(SOURCE MATERIAL begins)

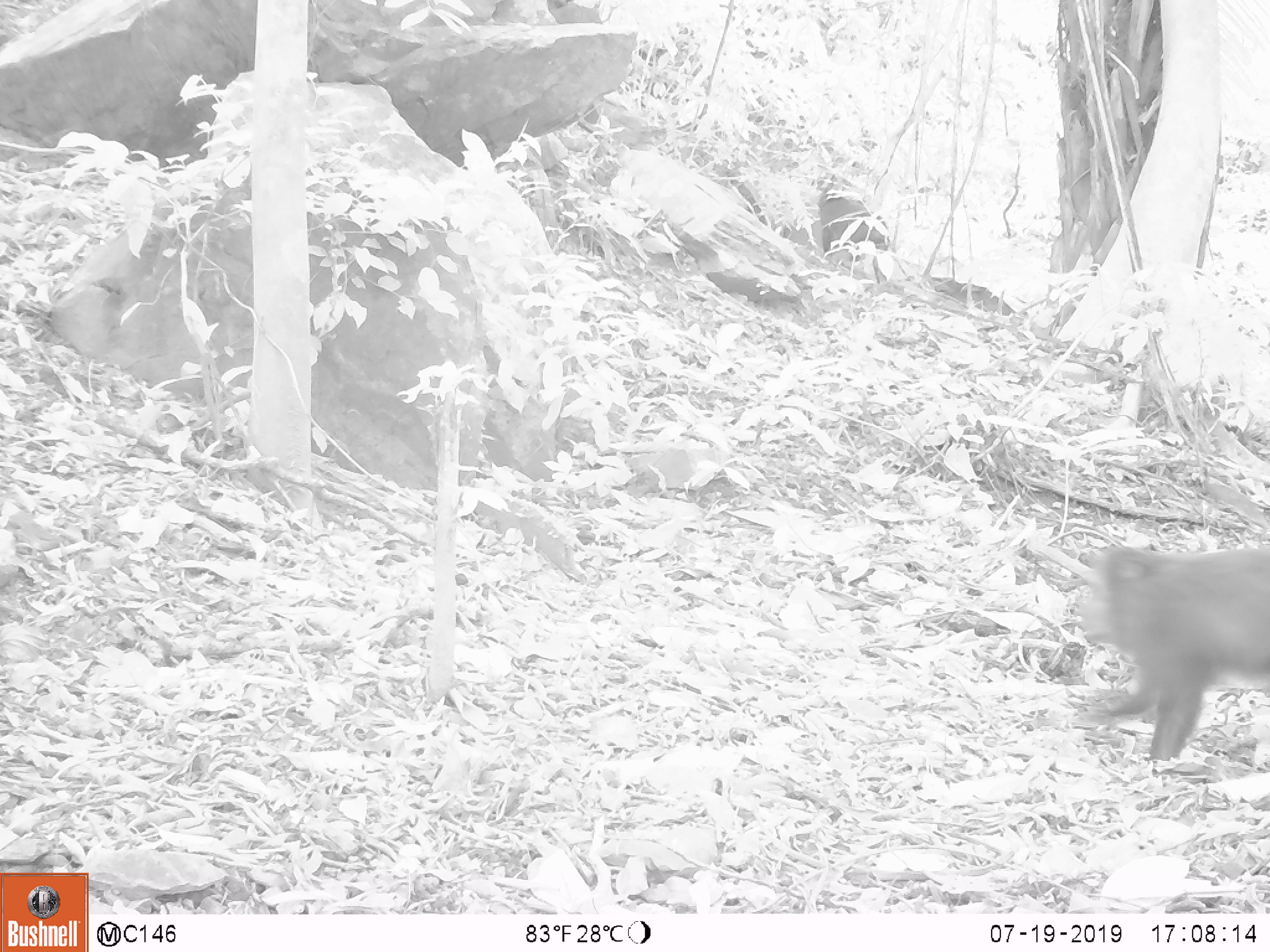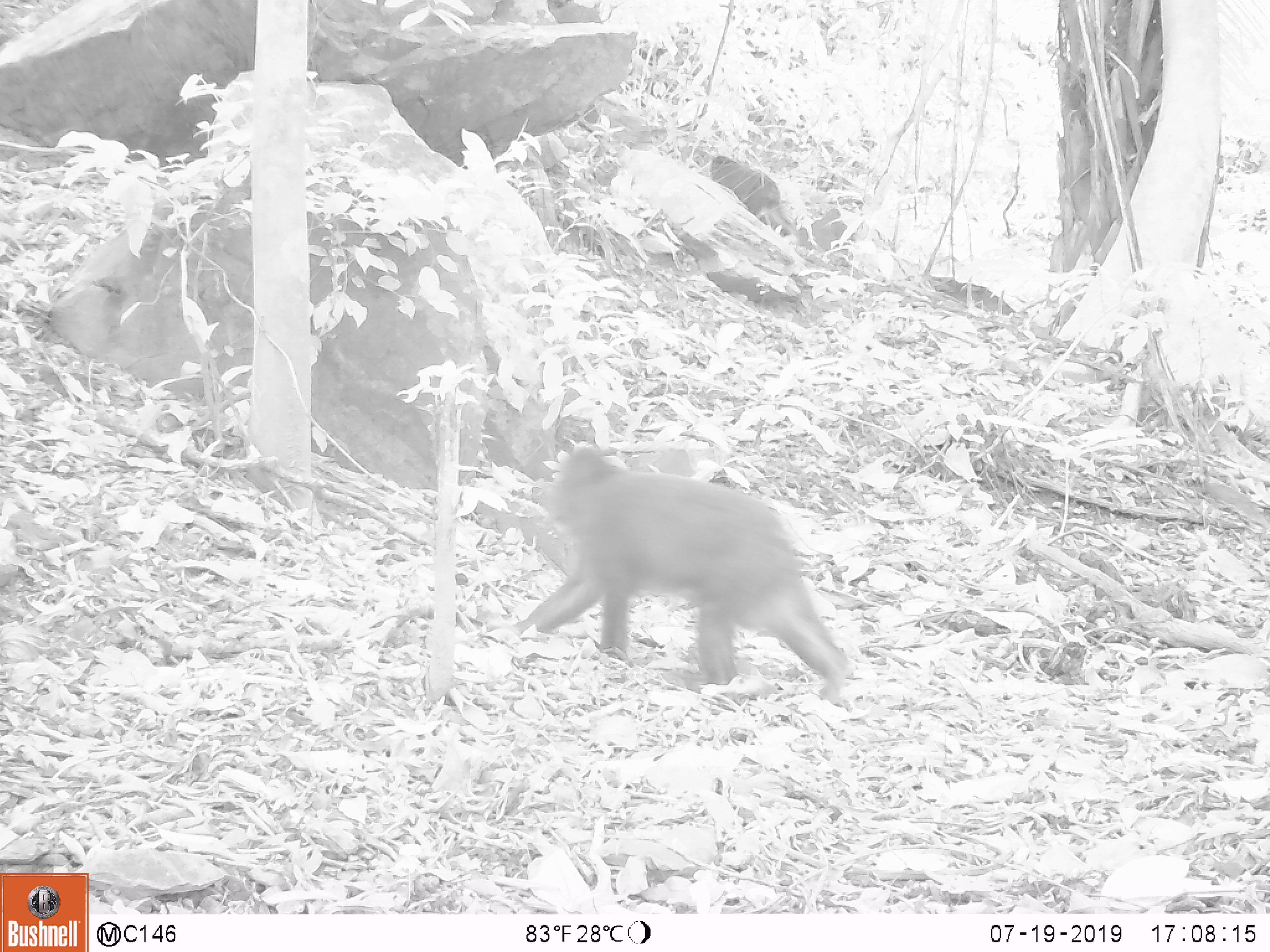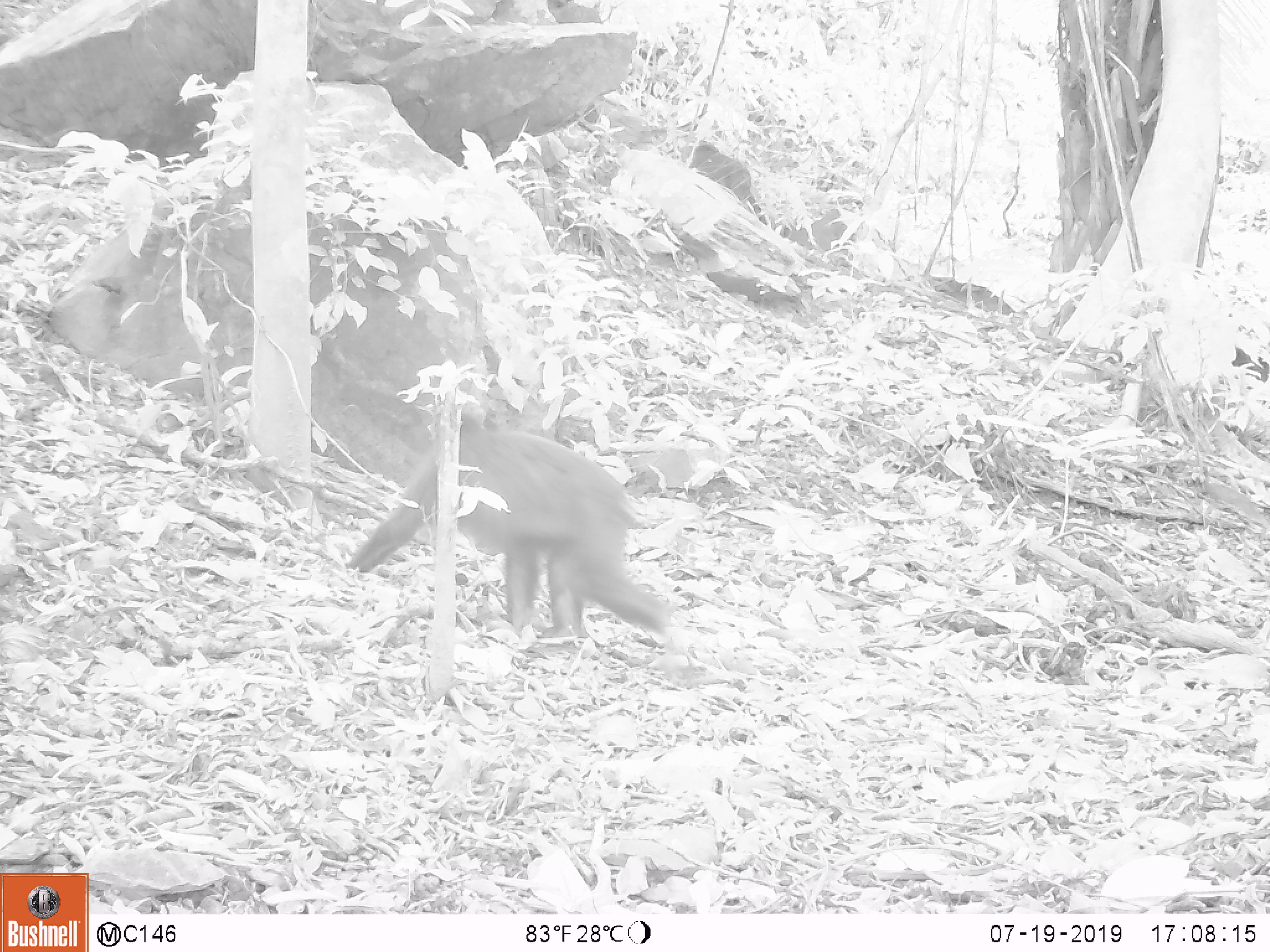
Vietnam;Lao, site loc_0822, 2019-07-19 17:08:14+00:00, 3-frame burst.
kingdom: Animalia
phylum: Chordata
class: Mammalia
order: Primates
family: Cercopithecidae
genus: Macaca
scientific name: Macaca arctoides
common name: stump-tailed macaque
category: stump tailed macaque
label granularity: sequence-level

(SOURCE MATERIAL ends)
(SOURCE MATERIAL begins)

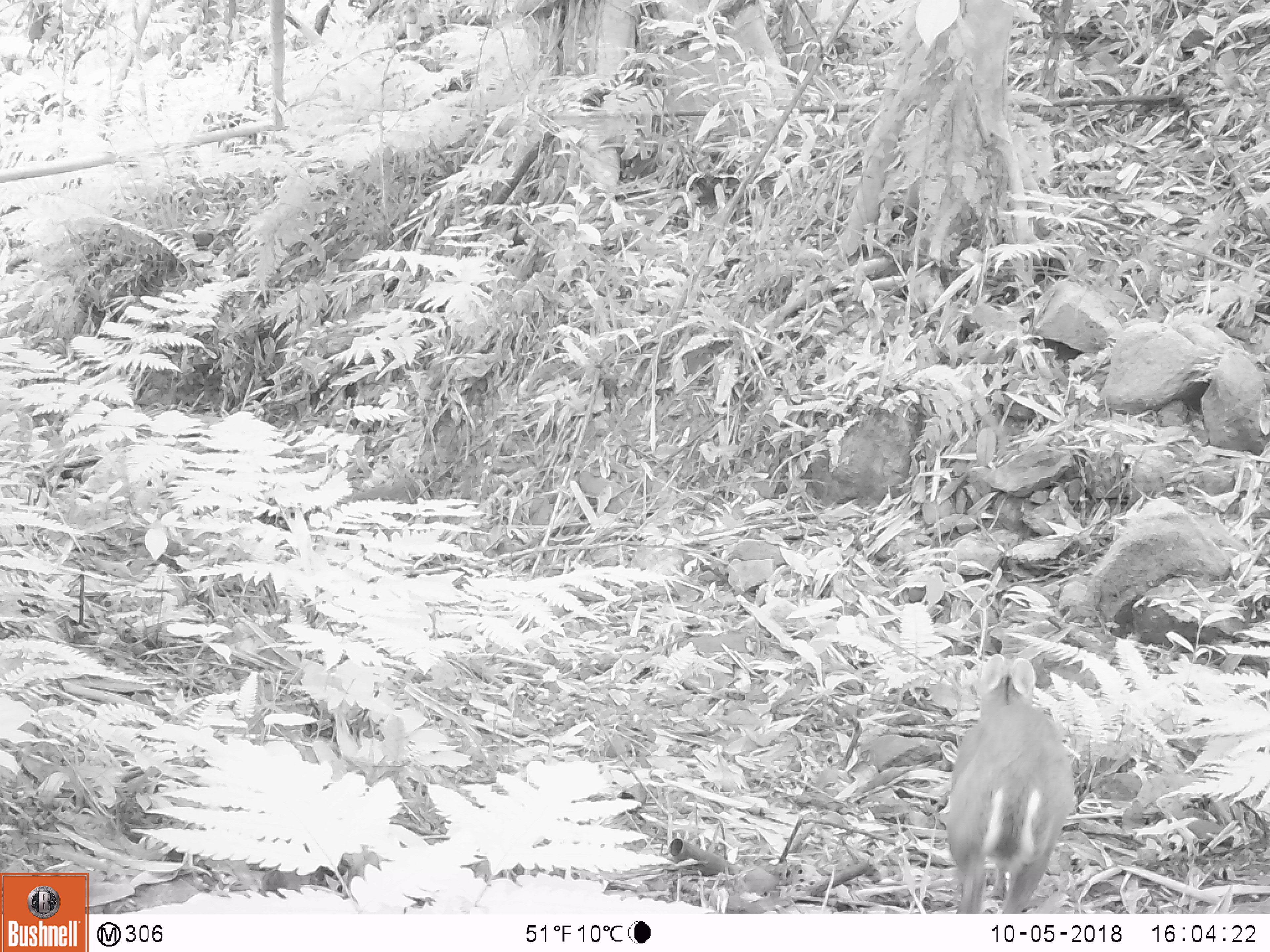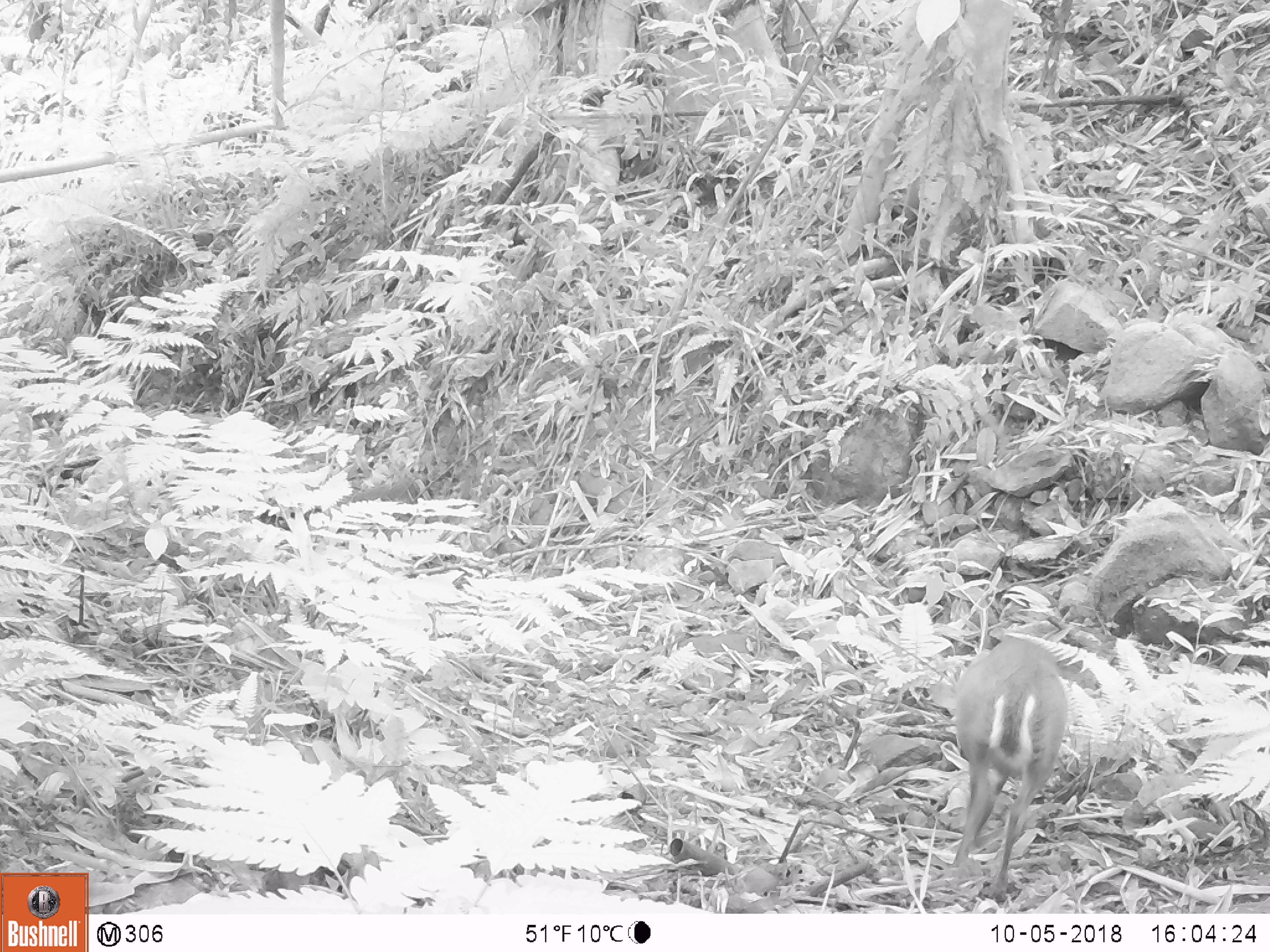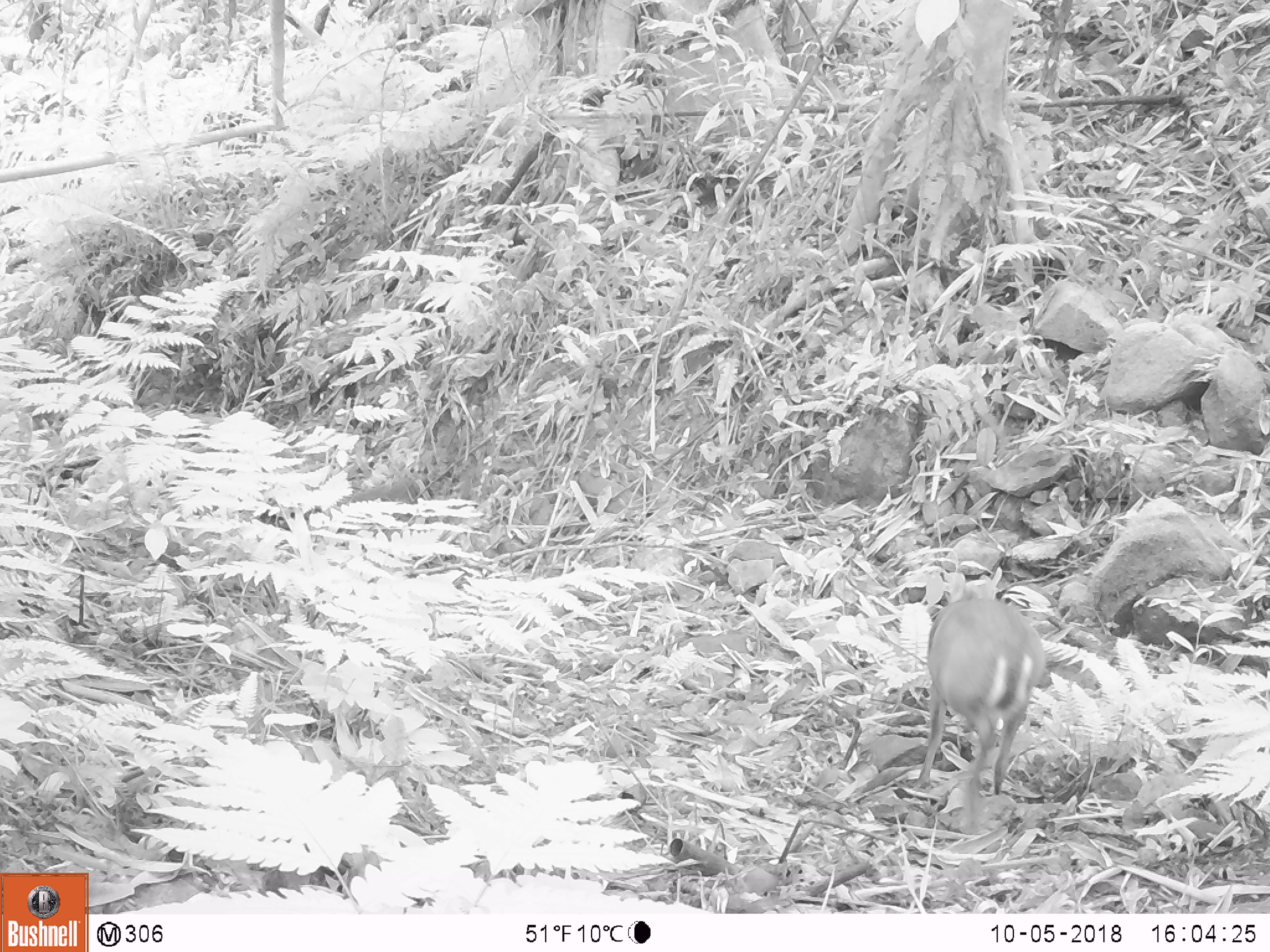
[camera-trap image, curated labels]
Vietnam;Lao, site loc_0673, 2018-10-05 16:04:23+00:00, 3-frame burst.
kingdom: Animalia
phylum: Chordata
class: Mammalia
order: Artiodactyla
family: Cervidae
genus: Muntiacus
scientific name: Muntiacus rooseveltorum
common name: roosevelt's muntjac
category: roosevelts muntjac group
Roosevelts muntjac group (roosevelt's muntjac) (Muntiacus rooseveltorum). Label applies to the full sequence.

(SOURCE MATERIAL ends)
(SOURCE MATERIAL begins)

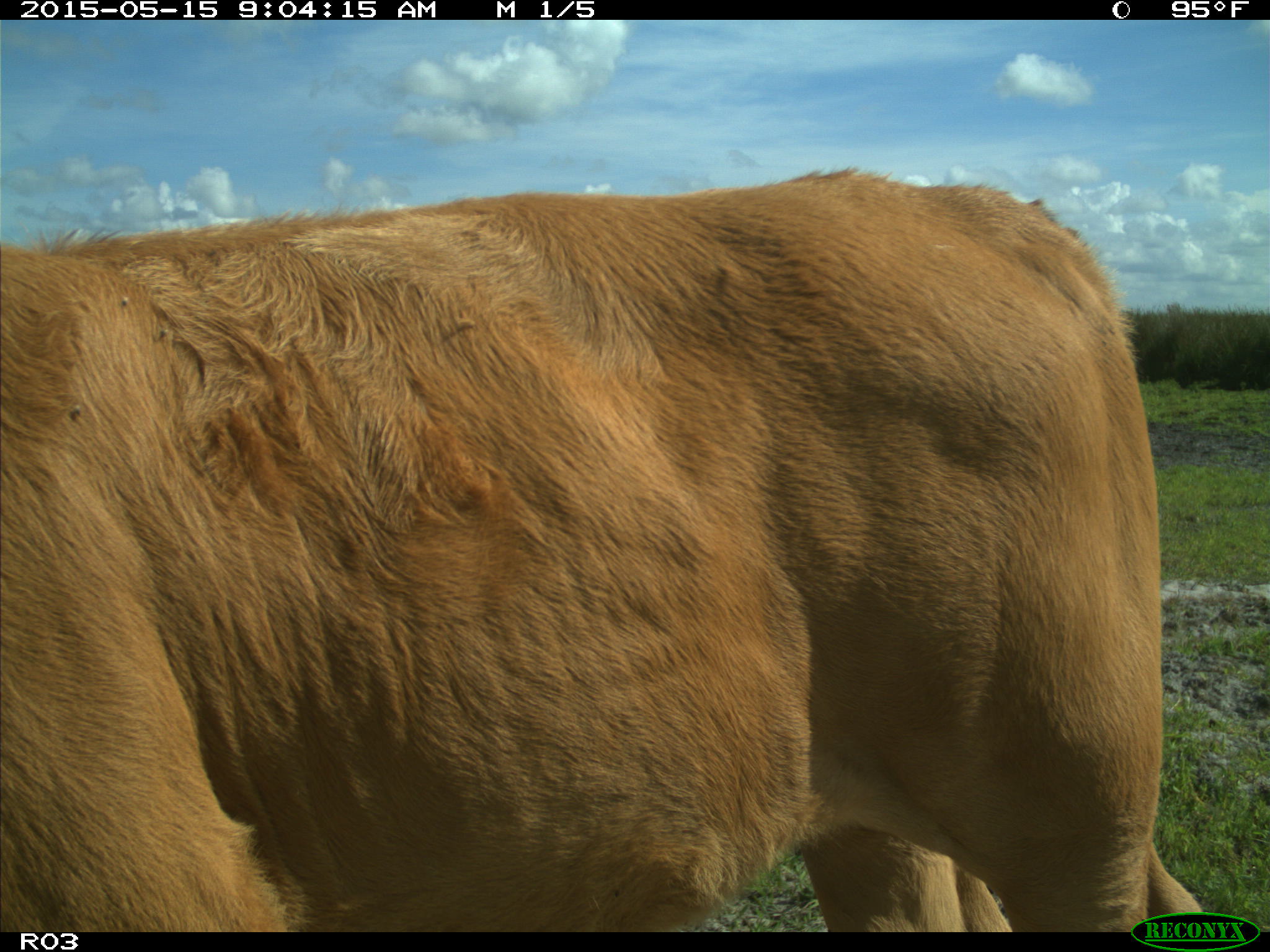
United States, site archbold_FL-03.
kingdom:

(SOURCE MATERIAL ends)

_ASSIGNED TASK:_ When the line with "Vietnam;Lao, site loc_0822, 2019-07-19" is reached in the data above, begin copying, and stop after the line with "label granularity: sequence-level"; copy each line exactly, both ends included.

_SOLUTION FOR THIS PROBLEM:_
Vietnam;Lao, site loc_0822, 2019-07-19 17:08:14+00:00, 3-frame burst.
kingdom: Animalia
phylum: Chordata
class: Mammalia
order: Primates
family: Cercopithecidae
genus: Macaca
scientific name: Macaca arctoides
common name: stump-tailed macaque
category: stump tailed macaque
label granularity: sequence-level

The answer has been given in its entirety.